__Task set__.
a: In the article on applying Thévenin's and Norton's theorems, what does Norton's theorem say a network of resistors and sources reduces to when viewed from a single port?
b: Extend the article on applying Thévenin's and Norton's theorems, picking up after its final sentence.

In the previous article we proved Thévenin’s theorem and Norton’s theorem. Now we learn how to apply them.

Thévenin’s theorem
Any network of resistors and sources, when viewed from a single port, can be simplified down to one voltage source in series with one resistor.

Norton’s theorem
Any network of resistors and sources, when viewed from a single port, can be simplified down to one current source in parallel with one resistor.

Written by Willy McAllister.


Contents


Where we’re headed

To create a Thévenin or Norton equivalent,

  • Pick two nodes to be the port of the circuit you want to transform.
  • Remove the external component(s) connected to the port.
  • Find any two of these three: $\bold R, v_{oc}, i_{sc}$, whichever two are the easiest,
    • $\bold R$ – Suppress the internal sources and simplify the resulting resistor network down to a single resistor.
    • $v_{oc}$ – Restore the internal sources, leave the port open, find the open-circuit voltage.
    • $i_{sc}$ – Restore the internal sources, short across the port, find the short-circuit current.
  • The third variable comes from the other two,
    • $\text R_\text T = v_{oc}/i_{sc}$
    • $v_{oc} = i_{sc}\,\text R_\text T$
    • $i_{sc} = v_{oc}/\text R_\text T$
  • The Thévenin equivalent is $\text R_\text T$ in series with $\text V_\text T$,
    • $\text V_\text T = v_{oc}$
    • $\text R_\text T = \bold R$
  • The Norton equivalent is $\text R_\text N$ in parallel with $\text I_\text N$,
    • $\text I_\text N = i_{sc}$
    • $\text R_\text N = \bold R$

One of the coolest ideas from linear circuit theory is the concept of an equivalent circuit. Say you have two circuits and you “look into” a port on each one. If you observe the same $i$-$v$ behavior, we say the circuits are equivalent from the viewpoint of those ports. In electronics, a “viewpoint” is what you can observe with a voltmeter and an ammeter.

Thévenin’s theorem and Norton’s theorem go on to teach us: If you have a really complicated linear circuit here’s how to construct a very simple equivalent circuit.

In an earlier article, Simplifying resistor networks, we learned how to turn any resistor network into a single resistor. Thévenin’s theorem is the next step. It teaches us how to simplify networks of resistors and sources.

This article covers the practical steps to create a Thévenin or Norton equivalent from a given circuit. We proved Thévenin’s theorem in the previous article. The practical design method and the proof are separate ideas. You often find them mixed together in many texts.

__Dataset section__.
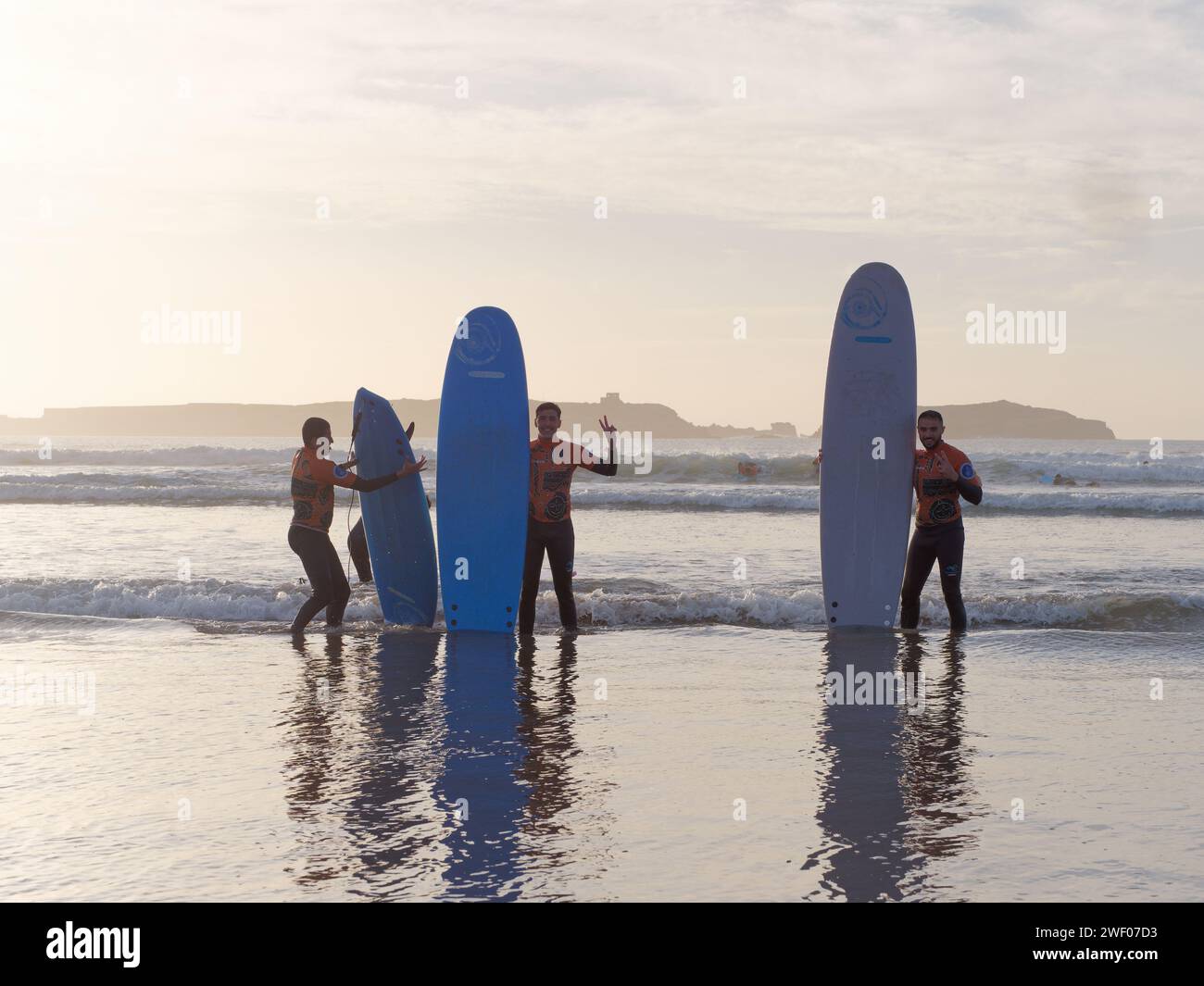 Trois apprenants surfeurs masculins sourient alors qu'ils tiennent leurs planches de surf comme pose pour une photo de plage au coucher du soleil à Essaouira, Maroc, le 27 janvier 2024 Banque D'Images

__Task-by-task outputs__.
a: One current source in parallel with one resistor.

b:
Thévenin’s and Norton’s theorems work for linear circuits. We cover linear circuits limited to resistors and sources. The theorems extend to circuits with $\text R, \text L,$ and $\text C$ by talking in terms of impedance, $\text Z$ instead of just $\text R$.

Using Thévenin’s theorem

Thévenin’s theorem looks like this in schematic form,

Thévenin's theorem illustrated

On the left is a circuit made of any number of resistors, voltage sources, and current sources. We select two internal nodes and mark them with little circles to define a port we care about. The port is brought out to the edge of the circuit. We create the Thévenin equivalent "from the viewpoint" of this port.

When is Thévenin’s theorem useful?

Consider using Thévenin’s theorem when you want to focus on a specific part of a circuit and push the details of the rest into the background. For example, suppose you care mostly about what the circuit does at its output port. Thévenin’s theorem allows you to create a really simple equivalent version of the circuit that has the exact same $i$-$v$ behavior you care about.

Sometimes you can use Thévenin’s theorem as an alternative to Kirchhoff’s Current Law or Voltage Law. It is another circuit design tool to have in your toolbox.

Preview the steps

We use aspects of the proof to come up with practical steps to finding an equivalent circuit.

To create a Thévenin equivalent,

  • Pick two nodes to be the port of the circuit you want to transform.
  • Remove the external component(s) connected to the port.
  • Transform what remains to a Thévenin equivalent.

A Thévenin equivalent has two components, a voltage source, $\text V_\text T$, and a resistor $\bold R$.

  • The Thévenin voltage source is the same as $v_{oc}$, the voltage appearing at the port when the port is left open.

  • Alternatively, if you think it will be an easier analysis problem, you can figure out $i_{sc}$, the current appearing at the port when a short is placed across the port. If you have $i_{sc}$ and $\bold R$ you can quickly compute $v_{oc}$.

  • For both forms, the resistor (you can call it $\bold R$ or $\text R_\text T$ or $\text R_\text N$) is the simplified equivalent resistance of the resistor network from the original circuit, when all the internal sources are suppressed. The resistor has the same value for both Thévenin and Norton forms.

    To suppress a voltage source, replace it with a short.
    To suppress a current source, replace it with an open.

In practice, here are the steps,

  • Find any two of these three variables: $\bold R, v_{oc}, i_{sc}$, whichever two are the easiest to find.
    • $\bold R$ – Suppress the internal sources and simplify the resulting resistor network down to a single resistor.
    • $v_{oc}$ – Restore internals sources, leave the port open, find the open-circuit voltage.
    • $i_{sc}$ – Restore internal sources, short across the port, find the short-circuit current.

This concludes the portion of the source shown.